Oringderff v. Commissioner

Decision Date19 March 1979
Docket NumberDocket No. 3879-77.
PartiesJohn N. Oringderff and Barbara Oringderff v. Commissioner.
CourtU.S. Tax Court

William P. Trenkle, Jr., 208 West Spruce, Dodge City, Kansas and Jack E. Dalton, for the petitioners. Dale P. Kensinger, for the respondent.

Memorandum Findings of Fact and Opinion

SCOTT, Judge:

Respondent determined deficiencies in petitioners' Federal income tax for the taxable years 1973 and 1974 in the amounts of $145,507.14 and $30,052.32, respectively.

The issue for decision is whether petitioners' transactions in commodity futures during 1973 and 1974 resulted in capital losses or ordinary losses.

Findings of Fact

Some of the facts have been stipulated and are found accordingly.

Petitioners, John N. and Barbara Oringderff, who resided in Ingalls, Kansas at the time of filing their petition in this case, filed joint Federal income tax returns for the calendar years 1973 and 1974 with the Internal Revenue Service Center in Austin, Texas.

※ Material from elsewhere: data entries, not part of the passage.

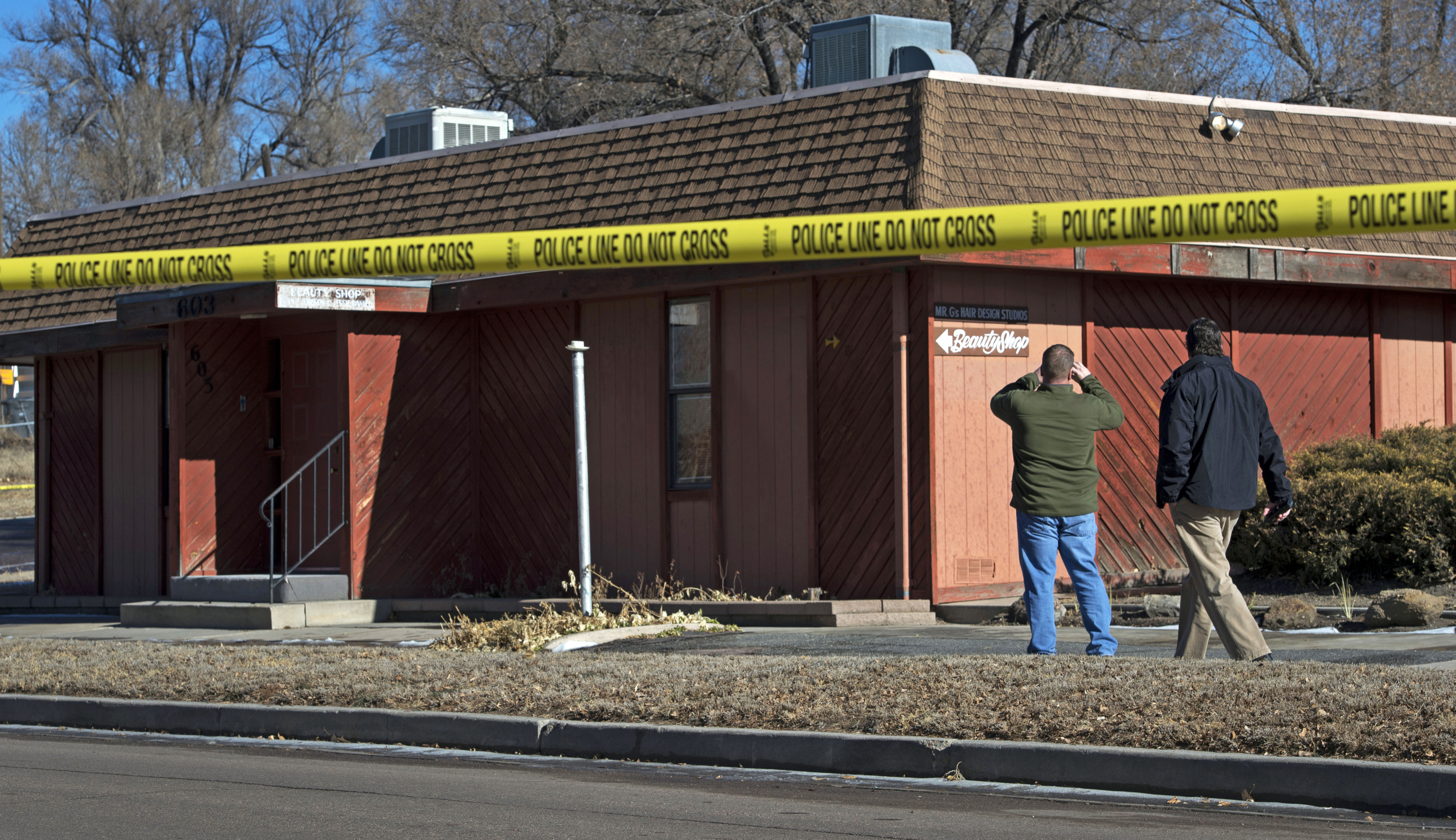 FILE - In this Jan. 6, 2015 file photo, Colorado Springs, Colo., police officers investigate the scene of an explosion at a building in Colorado Springs that houses a barber shop and the Colorado Springs chapter of the NAACP. (AP Photo/The Colorado Springs Gazette, Christian Murdock, File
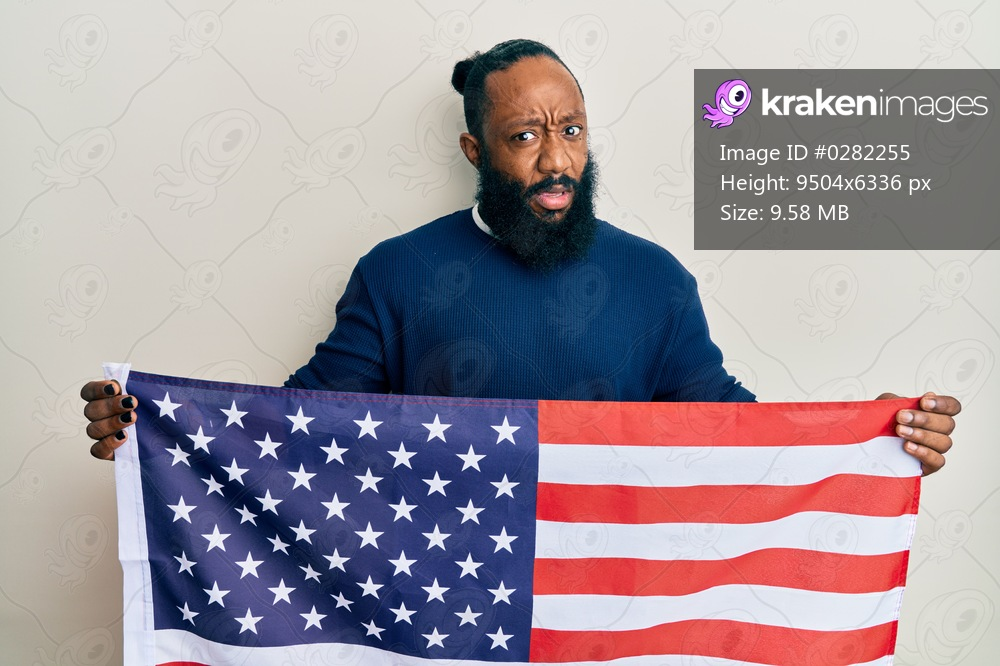Young african american man holding united states flag clueless and confused expression. doubt concept.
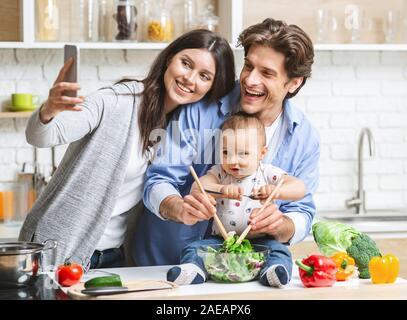 Mère de prendre avec bébé selfies fils et mari à la cuisine Banque D'Images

Mr. Oringderff (hereinafter referred to as petitioner) is known for his expertise in feedlot management. He is an expert in the fattening of feeder cattle and the marketing of fat cattle. He was born and raised on a farm in southeast Kansas where he was involved in farming activities. His farming activities continued during his education at a local junior college. After junior college, petitioner served in the military. Upon his return to civilian life, petitioner attended Kansas State University where he earned a Bachelor of Science degree in Animal Husbandry.

Upon graduation, petitioner entered the cattle industry as a commercial feedlot manager. For a fee, commercial feedlots custom feed cattle owned by others. The cattle enter the feedlot weighing between 550 and 650 pounds, for heifers, and between 600 and 800 pounds, for steers. After feeding for an average of 120 to 150 days, the cattle weigh between 1,000 and 1,300 pounds and are generally ready to be sold to packers. Packers are enterprises, such as Iowa Beef Processors, Inc., Swift and Company or Armour and Company, which need large quantities of finished cattle.

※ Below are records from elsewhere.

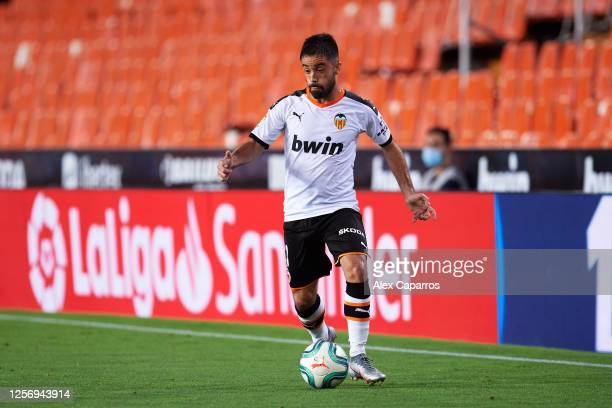Jaume Costa of Valencia CF runs with the ball during the Liga match between Valencia CF and RCD Espanyol at Estadio Mestalla on July 16 2020 in...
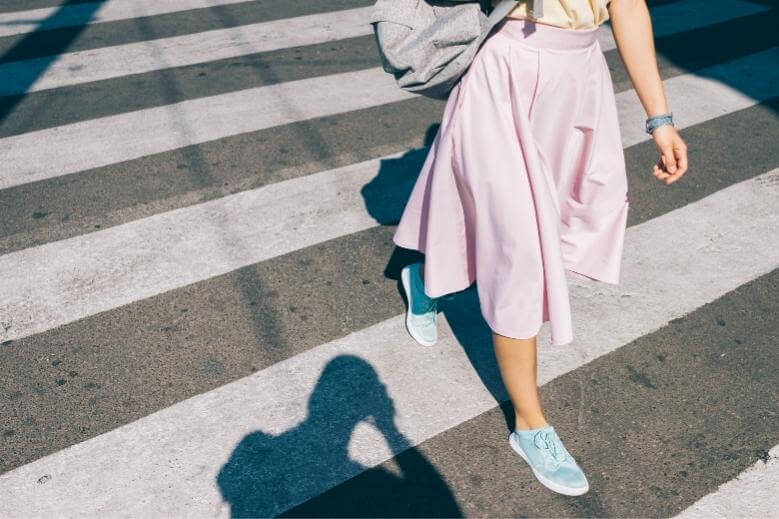 young woman walking in sneakers
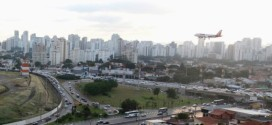 An airplane prepares to land over a jammed highway during a normal weekday at Congonhas Airport, Sao Paulo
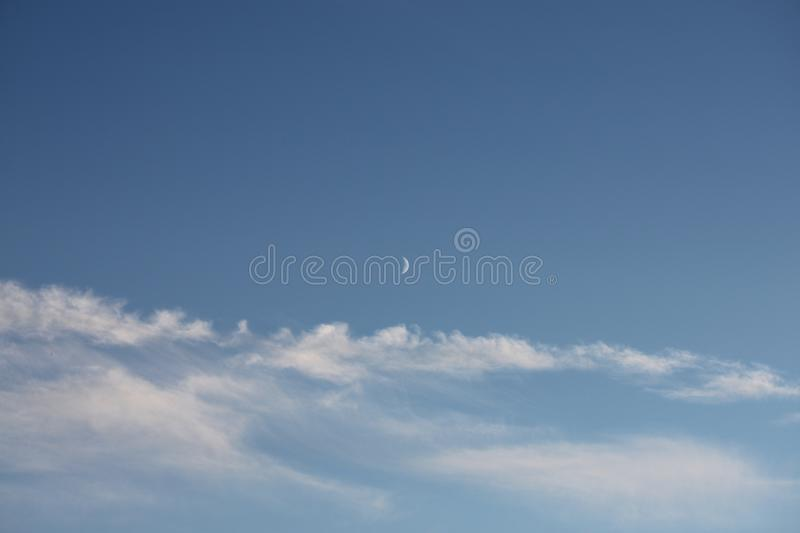 Beautiful Blue sky with Moon and fluffy White cloud stock photos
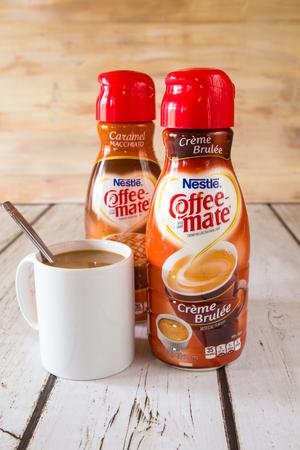 creamer: NEW YORK CITY - JANUARY 22, 2016: Two bottle of Coffee-mate liquid flavored coffee creamer and a mug of coffee.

When the cattle begin the fattening process, they are called feeders; when sold, they are called finished or fat cattle. While in the feedyard, the cattle are kept in small pens, 200 to 300 square feet per animal, and are fed high energy grains, such as wheat and corn. Depending on where in their growth cycle they stand, the cattle are fed one of numerous ratios of the high energy feed.

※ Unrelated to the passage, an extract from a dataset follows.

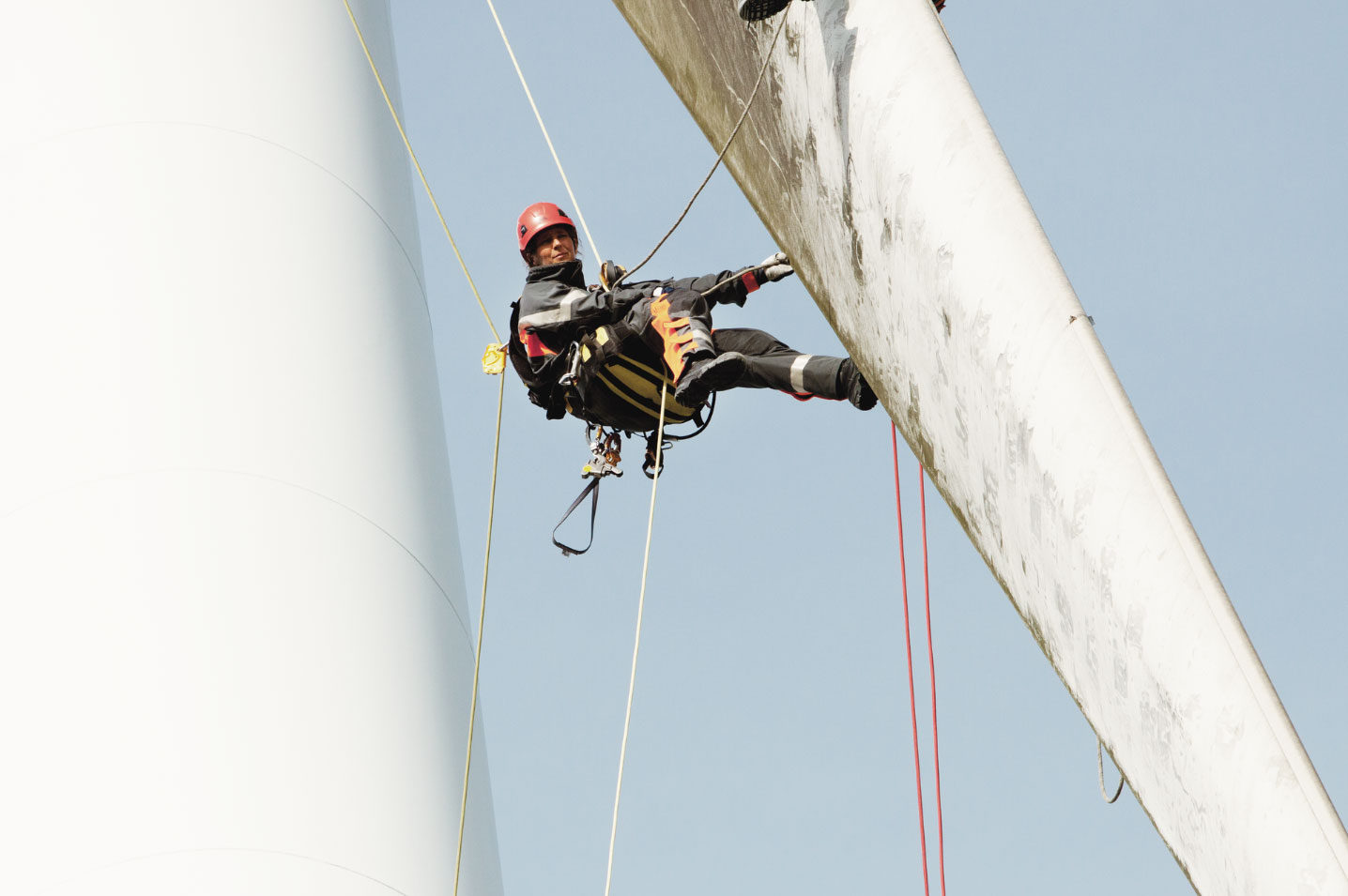 Company Image (Vattenfall: Woman on top of Wind Turbine - blade)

Petitioner's first position following graduation from college was managing a small, 2,000-head feedyard in Dodge City, Kansas. He held that position from 1959 until September of 1961. In September of 1961, he was hired to manage a new feedyard in Ingalls, Kansas — the Ingalls Feedyard, Inc. (Ingalls Feedyard). At that time Ingalls Feedyard had a capacity of 2,500 head of cattle.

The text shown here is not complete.